We are moving our family which includes three children ages 6, 10 and 12 (plus dog) to Valencia at the beginning of December and are looking for the name of a reputable Real Estate AGency, and agent name. Does any one have any they would suggest?

We are considering living outside of Puxol as the children will most likely be attending CAxton College which is located in Puxol. 

Many thanks for any help out there!


----------



## xabiaxica (Jun 23, 2009)

kmatouse said:


> We are moving our family which includes three children ages 6, 10 and 12 (plus dog) to Valencia at the beginning of December and are looking for the name of a reputable Real Estate AGency, and agent name. Does any one have any they would suggest?
> 
> We are considering living outside of Puxol as the children will most likely be attending CAxton College which is located in Puxol.
> 
> Many thanks for any help out there!


:welcome:

do you mean Puçol?

I don't have any agents I can recommend in the area, (or anywhere if I'm honest ) but if you look on our _FAQs & useful info _sticky thread there's a section about renting with some links to national rental websites - that should give you some leads at least

one thing you will come up against is that agents in Spain are notorious for not returning e-mails or phone calls so be prepared to hassle them - & even then they will very likely not be prepared to set up viewings until you actually arrive here

when will you be coming?


----------



## kmatouse (Oct 11, 2012)

xabiachica said:


> :welcome:
> 
> do you mean Puçol?
> 
> ...


 Yes, I meant Pucol. In the states they same to spell it different ways. I, obviously, have MUCH to learn! We arrive in Valencia 10/17 and hope to meet with a real estate agent on the 19th and 20th. Do you recommend we contact someone prior to arriving or is it best to just walk into an office once we are there? 

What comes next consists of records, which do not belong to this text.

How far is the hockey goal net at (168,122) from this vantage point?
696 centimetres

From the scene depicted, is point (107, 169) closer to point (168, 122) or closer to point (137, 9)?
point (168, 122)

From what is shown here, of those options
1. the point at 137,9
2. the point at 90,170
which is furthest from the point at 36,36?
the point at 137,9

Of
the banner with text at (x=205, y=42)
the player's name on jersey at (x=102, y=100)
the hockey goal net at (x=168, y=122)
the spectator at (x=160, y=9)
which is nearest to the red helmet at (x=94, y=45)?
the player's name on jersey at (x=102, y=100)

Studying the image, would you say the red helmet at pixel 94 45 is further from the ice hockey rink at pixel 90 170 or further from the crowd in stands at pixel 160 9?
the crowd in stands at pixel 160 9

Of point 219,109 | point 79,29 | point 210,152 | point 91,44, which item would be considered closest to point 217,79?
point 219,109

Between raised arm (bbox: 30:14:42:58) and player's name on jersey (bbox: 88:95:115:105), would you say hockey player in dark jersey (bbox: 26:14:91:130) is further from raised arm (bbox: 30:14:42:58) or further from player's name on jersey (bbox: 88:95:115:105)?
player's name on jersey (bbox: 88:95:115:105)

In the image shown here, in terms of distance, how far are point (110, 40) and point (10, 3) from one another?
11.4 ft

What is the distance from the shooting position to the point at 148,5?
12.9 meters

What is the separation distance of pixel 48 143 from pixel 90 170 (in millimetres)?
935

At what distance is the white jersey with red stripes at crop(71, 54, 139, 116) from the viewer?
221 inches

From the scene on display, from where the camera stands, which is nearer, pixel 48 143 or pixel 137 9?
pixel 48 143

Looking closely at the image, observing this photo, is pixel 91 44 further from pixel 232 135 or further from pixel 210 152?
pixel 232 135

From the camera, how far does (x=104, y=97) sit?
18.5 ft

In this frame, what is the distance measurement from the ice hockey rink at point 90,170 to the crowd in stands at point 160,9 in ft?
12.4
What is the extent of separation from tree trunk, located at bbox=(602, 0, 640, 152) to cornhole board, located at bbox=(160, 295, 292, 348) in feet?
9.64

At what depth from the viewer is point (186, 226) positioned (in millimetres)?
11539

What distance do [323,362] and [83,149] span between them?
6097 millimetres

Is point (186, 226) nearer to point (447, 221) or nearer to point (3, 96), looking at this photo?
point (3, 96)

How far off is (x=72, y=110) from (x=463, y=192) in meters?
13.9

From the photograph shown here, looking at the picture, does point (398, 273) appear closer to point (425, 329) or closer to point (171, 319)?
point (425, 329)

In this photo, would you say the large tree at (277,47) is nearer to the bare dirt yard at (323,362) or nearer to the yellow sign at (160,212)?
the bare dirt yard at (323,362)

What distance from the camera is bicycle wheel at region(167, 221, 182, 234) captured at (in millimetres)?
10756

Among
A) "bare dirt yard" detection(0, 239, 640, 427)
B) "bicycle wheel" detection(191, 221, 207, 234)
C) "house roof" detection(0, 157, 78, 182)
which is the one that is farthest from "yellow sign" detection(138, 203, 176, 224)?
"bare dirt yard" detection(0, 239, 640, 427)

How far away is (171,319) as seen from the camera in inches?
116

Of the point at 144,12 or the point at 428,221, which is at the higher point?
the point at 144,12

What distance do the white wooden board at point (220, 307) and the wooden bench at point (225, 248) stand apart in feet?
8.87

Thank you for sharing any advice you have.


----------



## JennJ35 (Jan 16, 2012)

Hi! 
We just moved from the US to Pucol two months ago.
Our children attend The American School and we live in Monte Picayo. We used Arcadia Pineda to rent our home you can find her phone number and email readily by doing a Google search.
We live Pucol my husband works in Valencia and it is a very easy commute to the city.
Welcome to Spain and if you have any questions this is the perfect place!
.Jennifer


----------



## Nancydicken (Aug 5, 2013)

Hi Jennifer
We, my husband and I are moving to Valencia next October. I tried to google your estate agent but no luck somehow. Can you post the information as we want somene reliable. Mwe are planning to rent for a few months until we find a suitable place to buy...near beach...near golf and near a market!


----------